Being conduits of this love becomes our passion and our mission.
Even in God’s call for Israel to be a separate people wholly dedicated to him, he sent reminders of his love for all people. These reminders emphasized the inclusion of people into the family of God not based on race, but on faith. Rahab, because of her faith, helped give Israel victory and won her family a place in the lineage of King David and Jesus. Ruth, who practiced the steadfast love God longed to see in his chosen people, was adopted into the same family line as Rahab. Jonah, despite his hate and prejudice against Israel’s most feared enemy, Nineveh, proclaimed the people’s need for repentance. When Nineveh repented, God spared this nation (despite Jonah’s frustration and petty anger) because of his love for all peoples.

Jesus saw going through the land of the hated Samaritans as a divine necessity (John 4:4). The Lord demonstrated to his disciples, contemporary and today, that the historical, religious, gender, and racial barriers must fall. Jesus broke down every barrier between people and the Father’s love. The community of formerly shunned Samaritans proclaimed their faith in response to this love:

We no longer believe just because of what you said; now we have heard for ourselves, and we know that this man really is the Savior of the world (John 4:48).

In case Jesus’ disciples missed this lesson, he taught and demonstrated the truth again when he made a Samaritan man and a Jewish woman both heroes in back-to-back episodes in Luke’s gospel (Luke 10:25-42). Paul proclaimed it repeatedly in his ministry. He taught that God had torn down the wall that separated people and brought them together into one new holy identity through grace, empowered by the Holy Spirit (Ephesians 2:1-22). They were one new family, each with the full rights to their Father’s inheritance no matter their status, ethnicity, or gender because of their faith expressed in baptism (Galatians 3:26-29).

→ **Set task 1**: In the passage on God's love for all peoples, whose family line was Ruth adopted into?
→ **Set task 2**: Rewrite the section of the passage on God's love for all peoples that begins with the words containing "Even in God’s" and ends with "for all peoples.", putting "faithful love" in place of "steadfast love".
→ **Set task 3**: Carry on the passage on God's love for all peoples, picking up after its last sentence.

→ **Source excerpt**:

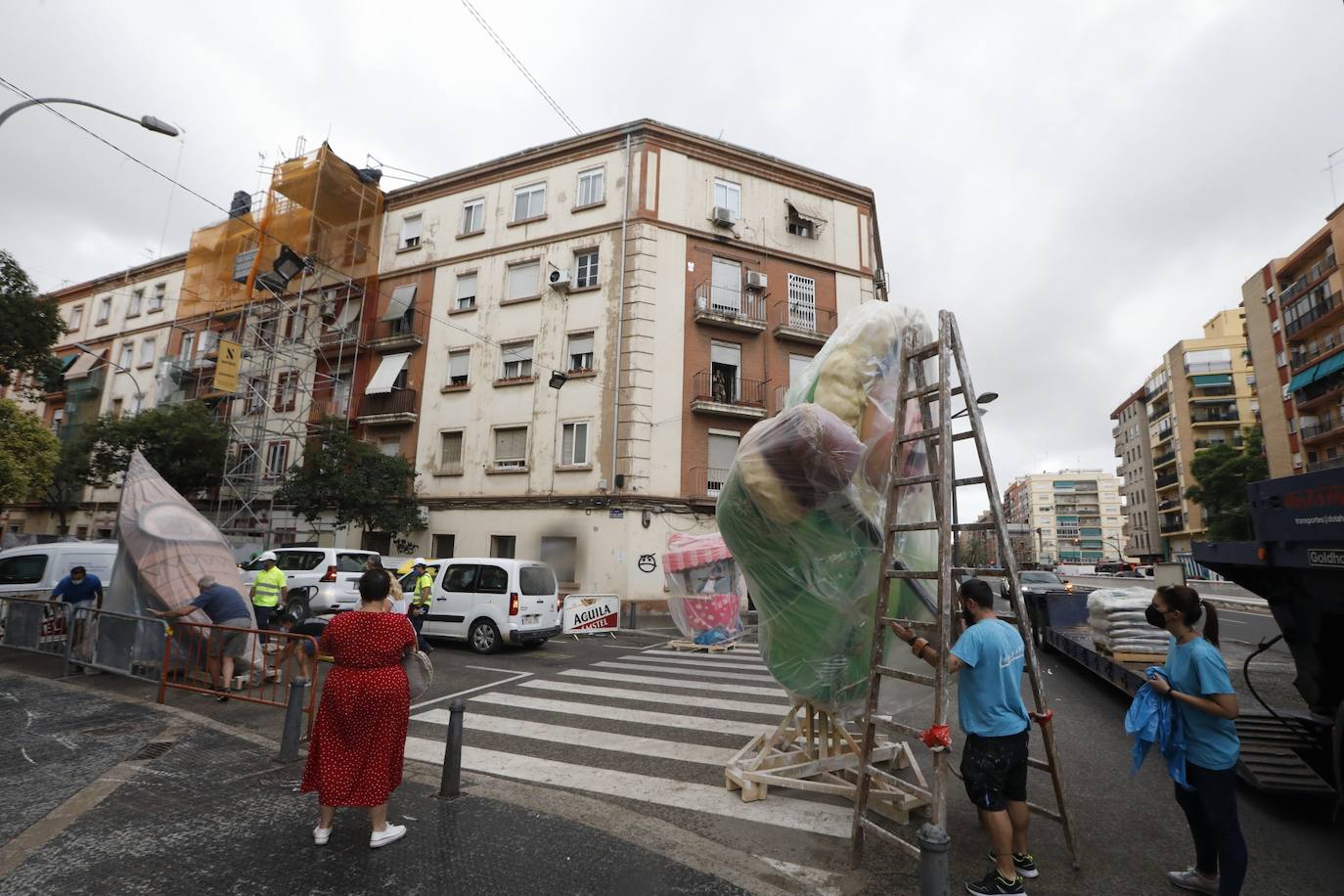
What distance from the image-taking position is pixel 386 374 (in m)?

→ **Result 1**: Ruth was adopted into the same family line as Rahab.

→ **Result 2**:
Even in God’s call for Israel to be a separate people wholly dedicated to him, he sent reminders of his love for all people. These reminders emphasized the inclusion of people into the family of God not based on race, but on faith. Rahab, because of her faith, helped give Israel victory and won her family a place in the lineage of King David and Jesus. Ruth, who practiced the faithful love God longed to see in his chosen people, was adopted into the same family line as Rahab. Jonah, despite his hate and prejudice against Israel’s most feared enemy, Nineveh, proclaimed the people’s need for repentance. When Nineveh repented, God spared this nation (despite Jonah’s frustration and petty anger) because of his love for all peoples.

→ **Result 3**:
God’s love was demonstrated at great risk and enormous cost (Romans 5:6-11). As disciples, we must realize that our Father in heaven is serious about us, his spiritual children, practicing this kind of love and letting that love drive out all our fleshly fear (1 John 4:16-21). The Almighty, the LORD of heavens and earth, the God that we worship, is the God of sacrificial love (1 John 4:8-12). This love must not be controlled by fear that manifests as prejudice, superiority, retaliation, or conquest.

Victory for God’s people must be seen in sharing our Father’s love regardless of the response of those with whom we share it or of our cost in sharing it. Being conduits of this love, both in word and deed (1 John 3:16-18), becomes our passion and our mission. Being children of such a God is not displayed by the size of their churches, the wealth of their members, or the worldly success of our leaders. There is one standard that shows that the Spirit of Jesus lives in the hearts of those who praise and proclaim him: they share the love they have received with others (John 13:34-35; 1 John 3:16-18).